## Required work
Which lines in the entries below contain the string "genus"? Show each of them in full.

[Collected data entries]
----------------------------------------

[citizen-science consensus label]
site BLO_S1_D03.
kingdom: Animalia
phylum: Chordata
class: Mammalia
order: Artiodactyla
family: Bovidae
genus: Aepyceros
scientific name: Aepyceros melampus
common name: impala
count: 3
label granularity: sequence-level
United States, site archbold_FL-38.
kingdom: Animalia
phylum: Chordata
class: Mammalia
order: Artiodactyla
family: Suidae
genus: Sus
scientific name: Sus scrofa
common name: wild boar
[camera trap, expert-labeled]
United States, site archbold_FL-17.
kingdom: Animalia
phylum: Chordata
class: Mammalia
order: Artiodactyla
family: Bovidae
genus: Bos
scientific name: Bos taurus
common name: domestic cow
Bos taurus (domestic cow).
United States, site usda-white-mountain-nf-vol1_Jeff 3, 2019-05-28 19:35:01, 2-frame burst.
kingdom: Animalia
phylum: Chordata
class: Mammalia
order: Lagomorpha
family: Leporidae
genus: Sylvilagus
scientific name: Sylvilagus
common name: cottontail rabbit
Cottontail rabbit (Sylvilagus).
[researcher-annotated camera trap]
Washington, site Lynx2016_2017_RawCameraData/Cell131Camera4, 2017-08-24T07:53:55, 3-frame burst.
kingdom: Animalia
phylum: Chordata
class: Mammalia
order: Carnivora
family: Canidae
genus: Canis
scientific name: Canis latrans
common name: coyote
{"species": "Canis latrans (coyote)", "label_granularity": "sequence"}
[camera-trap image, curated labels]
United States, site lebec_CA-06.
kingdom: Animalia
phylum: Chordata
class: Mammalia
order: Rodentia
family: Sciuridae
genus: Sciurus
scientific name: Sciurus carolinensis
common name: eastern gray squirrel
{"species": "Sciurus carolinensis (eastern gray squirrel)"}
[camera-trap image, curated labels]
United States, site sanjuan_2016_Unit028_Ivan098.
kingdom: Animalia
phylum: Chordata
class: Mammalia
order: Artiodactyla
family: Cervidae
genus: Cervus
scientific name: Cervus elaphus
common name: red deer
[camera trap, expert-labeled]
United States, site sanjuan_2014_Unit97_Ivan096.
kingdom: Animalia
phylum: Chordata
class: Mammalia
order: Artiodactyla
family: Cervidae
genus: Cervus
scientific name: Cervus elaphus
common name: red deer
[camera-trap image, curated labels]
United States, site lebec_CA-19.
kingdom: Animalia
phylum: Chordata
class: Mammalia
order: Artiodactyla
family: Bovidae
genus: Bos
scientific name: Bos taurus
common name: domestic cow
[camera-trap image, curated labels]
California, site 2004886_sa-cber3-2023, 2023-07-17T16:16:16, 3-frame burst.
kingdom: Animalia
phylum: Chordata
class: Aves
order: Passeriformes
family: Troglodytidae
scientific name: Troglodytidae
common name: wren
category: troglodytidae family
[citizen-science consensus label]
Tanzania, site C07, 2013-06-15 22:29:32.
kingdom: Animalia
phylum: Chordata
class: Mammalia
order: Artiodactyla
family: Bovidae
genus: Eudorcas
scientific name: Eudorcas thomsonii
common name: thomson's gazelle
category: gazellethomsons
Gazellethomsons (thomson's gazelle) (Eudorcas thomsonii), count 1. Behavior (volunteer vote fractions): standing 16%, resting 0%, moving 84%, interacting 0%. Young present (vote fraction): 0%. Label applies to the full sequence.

----------------------------------------

## Solution for this exercise
genus: Aepyceros
genus: Sus
genus: Bos
genus: Sylvilagus
genus: Canis
genus: Sciurus
genus: Cervus
genus: Cervus
genus: Bos
genus: Eudorcas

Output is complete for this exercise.